◆ **Brief A**
Reproduce the passage of the Corradini biography starting with "A follower of" and going on through "1910 and 1911.".
◆ **Brief B**
Take the Corradini biography further, picking up right after its final sentence.

◆ **Supplied text**
Enrico Corradini (20 July 1865 – 10 December 1931) was an Italian novelist, essayist, journalist and nationalist political figure.

Biography
Corradini was born near Montelupo Fiorentino, Tuscany.

A follower of Gabriele D'Annunzio, he founded the newspaper Il Regno (1903-1905), together with intellectuals Giovanni Papini, Vilfredo Pareto, and Giuseppe Prezzolini. It quickly became a staple for irredentist and radical thought that was to blend into Fascism. In 1910, the Italian Nationalist Association (Associazione Nazionalista Italiana, ANI) was founded with the participation of Corradini, who was among the leaders. It made a name for itself after giving full support to Italian imperialism and the Italo-Turkish War of 1911 - Corradini wrote two political essays on the matter (Il volere d'Italia - "Italy's Desire", and L'ora di Tripoli - "Tripoli's Moment"). He expanded such bellicose theories in the weekly L'Idea Nazionale, founded by him together with Alfredo Rocco and Luigi Federzoni. Corradini also published articles in La Lupa based in Florence between 1910 and 1911.

◆ **Supplied data**
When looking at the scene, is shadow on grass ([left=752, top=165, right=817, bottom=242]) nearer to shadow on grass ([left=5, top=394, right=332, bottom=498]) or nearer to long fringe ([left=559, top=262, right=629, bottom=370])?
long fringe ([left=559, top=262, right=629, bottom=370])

◆ **Exercise output A**
A follower of Gabriele D'Annunzio, he founded the newspaper Il Regno (1903-1905), together with intellectuals Giovanni Papini, Vilfredo Pareto, and Giuseppe Prezzolini. It quickly became a staple for irredentist and radical thought that was to blend into Fascism. In 1910, the Italian Nationalist Association (Associazione Nazionalista Italiana, ANI) was founded with the participation of Corradini, who was among the leaders. It made a name for itself after giving full support to Italian imperialism and the Italo-Turkish War of 1911 - Corradini wrote two political essays on the matter (Il volere d'Italia - "Italy's Desire", and L'ora di Tripoli - "Tripoli's Moment"). He expanded such bellicose theories in the weekly L'Idea Nazionale, founded by him together with Alfredo Rocco and Luigi Federzoni. Corradini also published articles in La Lupa based in Florence between 1910 and 1911.

◆ **Exercise output B**
L'Idea Nazionale was turned into a daily with financing from natural advocates of militarism - military men and weapon manufacturers. Corradini and his paper created a generic nationalist theory after adopting Populism and Corporatism, while advocating Italy's entry into World War I - initially on the side of the Triple Alliance (the Central Powers, to which Italy had committed itself), then on that of the Triple Entente (the Allies - which promised to grant Italy all its territorial demands). The group also focused on a violent press campaign against Prime Minister Giovanni Giolitti and other supporters of neutrality.

Corradini developed the concept of Proletarian Nationalism in 1919: 

After the war, ANI was led by Corradini into a merger with the Partito Nazionale Fascista (PNF). Nonetheless, Corradini made sure to detach himself from the more controversial actions of the Blackshirts, while being nominated by Benito Mussolini to the Italian Senate, and joining his government in 1928.

As a novelist, Corradini enjoyed success with his La patria lontana ("The Distant Fatherland"; 1910) and La guerra lontana ("The Distant War"; 1911).

He died in Rome.

Works
Julius Caesar: A Play in Five Acts (1929)
Le Vie dell'Oceano (1913)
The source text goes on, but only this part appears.